18. The number of maintenance men has progressed from one man in 1963 to the present level of six. As of March 29, 1974, there were approximately one hundred seven hourly employees of defendant in all three bargaining units.

19. Plaintiff has expressed no desire to work as a maintenance man should it require him to surrender his seniority in the unit represented by Local 409, and/or to begin at the bottom of the seniority list of employees represented by Local 2.

20. Wright has never applied for an office position and offered no proof that he was qualified in any respect for such work.

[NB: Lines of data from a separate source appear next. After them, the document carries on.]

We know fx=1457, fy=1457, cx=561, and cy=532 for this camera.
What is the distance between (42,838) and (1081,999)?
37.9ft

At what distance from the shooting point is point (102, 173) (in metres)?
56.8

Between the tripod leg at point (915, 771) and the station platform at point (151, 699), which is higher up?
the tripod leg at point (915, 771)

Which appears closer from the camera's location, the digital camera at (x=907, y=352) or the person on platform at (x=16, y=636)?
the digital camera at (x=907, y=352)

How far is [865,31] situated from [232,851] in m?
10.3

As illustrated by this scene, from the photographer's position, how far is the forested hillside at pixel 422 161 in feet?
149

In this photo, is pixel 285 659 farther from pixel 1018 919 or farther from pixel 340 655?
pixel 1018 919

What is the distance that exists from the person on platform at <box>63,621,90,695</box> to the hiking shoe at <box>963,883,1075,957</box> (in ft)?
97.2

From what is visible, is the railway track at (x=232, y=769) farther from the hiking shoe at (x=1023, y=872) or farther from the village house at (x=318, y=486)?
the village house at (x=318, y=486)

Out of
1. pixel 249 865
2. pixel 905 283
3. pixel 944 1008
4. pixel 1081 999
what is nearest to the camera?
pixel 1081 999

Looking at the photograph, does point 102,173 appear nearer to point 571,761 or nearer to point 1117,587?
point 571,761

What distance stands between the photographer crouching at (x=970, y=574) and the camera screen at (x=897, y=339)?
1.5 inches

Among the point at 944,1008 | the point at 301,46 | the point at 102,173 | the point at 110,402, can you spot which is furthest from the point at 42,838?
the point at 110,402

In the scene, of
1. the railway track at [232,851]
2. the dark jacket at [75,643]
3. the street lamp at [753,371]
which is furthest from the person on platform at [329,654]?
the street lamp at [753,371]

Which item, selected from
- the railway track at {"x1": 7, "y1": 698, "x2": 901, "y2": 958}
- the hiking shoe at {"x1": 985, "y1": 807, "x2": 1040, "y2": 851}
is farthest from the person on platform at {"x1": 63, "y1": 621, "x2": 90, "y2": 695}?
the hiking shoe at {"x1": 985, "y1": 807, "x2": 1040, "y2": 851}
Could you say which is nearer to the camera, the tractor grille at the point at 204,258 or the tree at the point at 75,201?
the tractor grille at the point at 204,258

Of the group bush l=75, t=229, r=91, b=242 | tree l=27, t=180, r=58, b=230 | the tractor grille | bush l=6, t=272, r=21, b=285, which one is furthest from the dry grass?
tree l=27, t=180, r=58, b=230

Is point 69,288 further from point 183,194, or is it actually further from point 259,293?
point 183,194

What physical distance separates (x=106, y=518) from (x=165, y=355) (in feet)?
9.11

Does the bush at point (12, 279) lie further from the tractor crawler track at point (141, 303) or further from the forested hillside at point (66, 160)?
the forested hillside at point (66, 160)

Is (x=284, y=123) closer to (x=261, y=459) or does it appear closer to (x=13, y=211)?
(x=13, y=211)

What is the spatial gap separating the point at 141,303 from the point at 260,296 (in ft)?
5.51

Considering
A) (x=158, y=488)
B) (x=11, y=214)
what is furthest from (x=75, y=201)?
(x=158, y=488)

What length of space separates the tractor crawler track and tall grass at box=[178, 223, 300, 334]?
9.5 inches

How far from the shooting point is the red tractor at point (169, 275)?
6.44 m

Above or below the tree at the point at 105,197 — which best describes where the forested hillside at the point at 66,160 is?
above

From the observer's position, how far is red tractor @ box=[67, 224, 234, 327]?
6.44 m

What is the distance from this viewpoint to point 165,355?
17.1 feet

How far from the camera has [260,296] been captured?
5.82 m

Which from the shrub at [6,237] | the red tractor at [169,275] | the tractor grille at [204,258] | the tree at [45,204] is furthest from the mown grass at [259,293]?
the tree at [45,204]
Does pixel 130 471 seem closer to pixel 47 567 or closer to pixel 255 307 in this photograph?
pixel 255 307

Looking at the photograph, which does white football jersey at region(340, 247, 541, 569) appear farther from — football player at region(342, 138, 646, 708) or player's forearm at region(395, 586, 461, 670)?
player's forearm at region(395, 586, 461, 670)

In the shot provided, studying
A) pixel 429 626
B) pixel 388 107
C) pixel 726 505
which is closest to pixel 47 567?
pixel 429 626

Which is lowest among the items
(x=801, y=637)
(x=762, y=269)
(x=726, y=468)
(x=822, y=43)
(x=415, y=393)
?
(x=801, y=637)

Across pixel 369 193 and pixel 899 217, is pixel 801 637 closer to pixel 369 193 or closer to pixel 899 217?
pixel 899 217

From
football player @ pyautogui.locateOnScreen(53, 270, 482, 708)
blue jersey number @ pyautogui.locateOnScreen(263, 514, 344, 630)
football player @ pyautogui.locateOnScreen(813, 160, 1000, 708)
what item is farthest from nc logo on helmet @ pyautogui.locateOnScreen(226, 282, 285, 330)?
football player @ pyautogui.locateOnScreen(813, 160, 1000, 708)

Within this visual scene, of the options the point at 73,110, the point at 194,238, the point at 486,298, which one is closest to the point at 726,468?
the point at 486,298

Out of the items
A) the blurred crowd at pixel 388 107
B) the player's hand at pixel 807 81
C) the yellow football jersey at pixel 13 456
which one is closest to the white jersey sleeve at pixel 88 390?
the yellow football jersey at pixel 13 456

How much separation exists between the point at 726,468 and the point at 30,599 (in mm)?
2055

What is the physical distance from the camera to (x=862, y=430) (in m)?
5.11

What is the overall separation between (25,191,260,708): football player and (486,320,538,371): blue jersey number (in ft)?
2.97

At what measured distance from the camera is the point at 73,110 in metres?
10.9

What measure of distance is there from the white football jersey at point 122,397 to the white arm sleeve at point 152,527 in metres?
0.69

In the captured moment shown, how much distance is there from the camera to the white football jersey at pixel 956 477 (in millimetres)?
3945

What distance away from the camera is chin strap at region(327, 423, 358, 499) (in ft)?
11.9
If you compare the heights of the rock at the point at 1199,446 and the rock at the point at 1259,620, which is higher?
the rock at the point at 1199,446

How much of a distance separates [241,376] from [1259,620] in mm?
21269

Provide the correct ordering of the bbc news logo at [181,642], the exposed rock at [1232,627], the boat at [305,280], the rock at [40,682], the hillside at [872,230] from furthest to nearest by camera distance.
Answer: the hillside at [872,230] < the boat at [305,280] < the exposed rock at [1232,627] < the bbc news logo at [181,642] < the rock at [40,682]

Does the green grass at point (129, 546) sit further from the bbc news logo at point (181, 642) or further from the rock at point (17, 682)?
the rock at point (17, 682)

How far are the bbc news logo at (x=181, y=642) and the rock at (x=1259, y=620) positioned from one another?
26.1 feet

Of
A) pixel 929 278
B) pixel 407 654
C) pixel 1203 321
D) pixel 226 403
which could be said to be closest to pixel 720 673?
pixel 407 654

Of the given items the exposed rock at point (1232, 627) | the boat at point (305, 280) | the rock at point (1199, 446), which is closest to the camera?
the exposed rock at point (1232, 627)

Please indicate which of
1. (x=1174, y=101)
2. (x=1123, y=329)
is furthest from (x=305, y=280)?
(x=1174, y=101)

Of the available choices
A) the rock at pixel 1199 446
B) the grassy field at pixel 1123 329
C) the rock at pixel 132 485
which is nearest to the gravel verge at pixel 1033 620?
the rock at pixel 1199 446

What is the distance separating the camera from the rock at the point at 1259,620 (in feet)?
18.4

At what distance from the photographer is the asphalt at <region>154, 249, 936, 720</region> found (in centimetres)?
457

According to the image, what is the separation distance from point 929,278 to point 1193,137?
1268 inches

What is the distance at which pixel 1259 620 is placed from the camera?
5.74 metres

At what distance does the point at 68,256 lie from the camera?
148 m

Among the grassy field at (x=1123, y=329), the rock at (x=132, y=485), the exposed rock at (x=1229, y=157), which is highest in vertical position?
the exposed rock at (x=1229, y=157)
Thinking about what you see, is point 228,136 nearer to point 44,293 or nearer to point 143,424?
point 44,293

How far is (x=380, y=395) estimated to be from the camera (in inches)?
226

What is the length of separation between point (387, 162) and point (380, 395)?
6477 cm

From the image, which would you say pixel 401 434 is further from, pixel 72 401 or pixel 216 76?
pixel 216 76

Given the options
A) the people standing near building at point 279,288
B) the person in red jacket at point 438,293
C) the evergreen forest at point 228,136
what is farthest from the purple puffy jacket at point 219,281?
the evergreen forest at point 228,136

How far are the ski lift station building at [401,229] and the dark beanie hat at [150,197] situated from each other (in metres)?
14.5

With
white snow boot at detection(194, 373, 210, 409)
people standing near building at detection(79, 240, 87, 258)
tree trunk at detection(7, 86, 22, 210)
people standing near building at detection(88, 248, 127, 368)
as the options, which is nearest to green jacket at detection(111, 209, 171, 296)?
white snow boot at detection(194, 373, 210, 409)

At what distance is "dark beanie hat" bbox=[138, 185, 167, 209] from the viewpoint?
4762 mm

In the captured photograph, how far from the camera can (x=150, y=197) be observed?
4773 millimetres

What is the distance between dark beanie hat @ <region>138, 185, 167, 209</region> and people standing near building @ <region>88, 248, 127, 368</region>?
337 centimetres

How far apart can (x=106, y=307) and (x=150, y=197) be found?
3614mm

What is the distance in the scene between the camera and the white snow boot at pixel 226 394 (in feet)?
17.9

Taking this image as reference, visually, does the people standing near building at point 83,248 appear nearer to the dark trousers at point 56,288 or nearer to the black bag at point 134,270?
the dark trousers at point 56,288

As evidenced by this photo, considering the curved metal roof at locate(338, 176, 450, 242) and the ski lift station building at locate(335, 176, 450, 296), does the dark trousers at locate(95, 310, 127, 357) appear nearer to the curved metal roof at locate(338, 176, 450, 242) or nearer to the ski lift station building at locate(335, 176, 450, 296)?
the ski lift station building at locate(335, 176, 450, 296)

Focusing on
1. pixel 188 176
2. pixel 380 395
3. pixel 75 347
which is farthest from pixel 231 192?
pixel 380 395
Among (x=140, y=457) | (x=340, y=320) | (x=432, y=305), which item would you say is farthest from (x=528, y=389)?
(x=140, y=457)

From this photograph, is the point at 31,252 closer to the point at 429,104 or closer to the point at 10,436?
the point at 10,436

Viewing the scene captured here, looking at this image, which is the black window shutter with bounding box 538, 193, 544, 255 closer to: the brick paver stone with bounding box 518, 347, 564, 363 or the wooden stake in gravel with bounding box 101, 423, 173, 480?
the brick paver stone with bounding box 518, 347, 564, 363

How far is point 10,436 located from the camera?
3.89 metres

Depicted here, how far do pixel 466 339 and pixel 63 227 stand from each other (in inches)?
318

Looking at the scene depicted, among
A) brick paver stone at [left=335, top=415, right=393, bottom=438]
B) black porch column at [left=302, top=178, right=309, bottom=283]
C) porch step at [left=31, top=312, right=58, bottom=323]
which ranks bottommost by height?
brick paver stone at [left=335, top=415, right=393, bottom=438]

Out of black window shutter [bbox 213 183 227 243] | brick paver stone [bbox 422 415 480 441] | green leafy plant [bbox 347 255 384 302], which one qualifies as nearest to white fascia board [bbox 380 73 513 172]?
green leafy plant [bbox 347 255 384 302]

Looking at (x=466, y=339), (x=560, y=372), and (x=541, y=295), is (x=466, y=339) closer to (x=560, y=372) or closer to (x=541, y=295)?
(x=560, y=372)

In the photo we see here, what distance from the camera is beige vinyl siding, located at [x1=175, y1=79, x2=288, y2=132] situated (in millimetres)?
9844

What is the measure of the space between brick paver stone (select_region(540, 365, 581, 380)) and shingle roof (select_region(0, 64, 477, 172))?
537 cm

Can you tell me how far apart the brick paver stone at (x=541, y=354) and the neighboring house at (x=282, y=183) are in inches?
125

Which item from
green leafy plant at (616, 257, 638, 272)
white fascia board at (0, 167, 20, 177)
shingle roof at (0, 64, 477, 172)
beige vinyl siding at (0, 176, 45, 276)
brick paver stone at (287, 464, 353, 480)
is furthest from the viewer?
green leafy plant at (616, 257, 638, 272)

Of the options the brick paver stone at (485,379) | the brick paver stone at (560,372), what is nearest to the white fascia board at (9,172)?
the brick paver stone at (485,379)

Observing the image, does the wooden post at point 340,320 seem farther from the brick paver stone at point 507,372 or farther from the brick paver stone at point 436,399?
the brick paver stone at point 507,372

21. Both defendant and its predecessor, Leonson Corrugated Box, have had no policies, rules or restrictions which were racially discriminatory at any time. To the contrary, minority employees have had the freedom to work in all job classifications in any of the three bargaining units. Additionally, *894 Negroes have been employed as supervisors since before 1964 to the present, and promotion to supervisory ranks has been tendered to Negro employees, including plaintiff, who have declined the same.

22. Defendant is maintaining an affirmative action program designed to increase minority representation in all areas.

23. Defendant employs a high percentage of minority members in all hourly job classifications, and is expanding the number of Negroes in all other categories.

 
CONCLUSIONS OF LAW

The Court has subject matter jurisdiction of the action under Title VII of the Civil Rights Act of 1964, 42 U.S.C. § 2000e et seq., and 28 U.S.C. § 1343(4).

Samuel Wright filed a charge alleging unlawful discrimination because of race at defendant's St. Louis plant with the United States Equal Employment Opportunity Commission on or about March 17, 1972.

Samuel Wright failed to establish that he was discriminated against with respect to his alleged application for work as a maintenance man. He failed to prove that he applied for such position; that he was qualified for the job; that the defendant was seeking applicants; that Wright was rejected; and that after his rejection the position remained open and defendant continued to seek applicants from persons of plaintiff's qualifications. McDonnell-Douglas Corporation v. Green, 411 U.S. 792, 93 S. Ct. 1817, 36 L. Ed. 2d 668 (1973).

This action having been filed on January 22, 1974, the Missouri five year statute of limitations would preclude recovery under 42 U.S.C. § 1981. See Mo. Ann.Stat. § 516.120(1); McDonnell-Douglas v. Green, supra, footnote 5; Green v. McDonnell-Douglas, 463 F.2d 337 (C.A. 8, 1972).

The Court finds that an award of attorney's fees would not be appropriate in this case.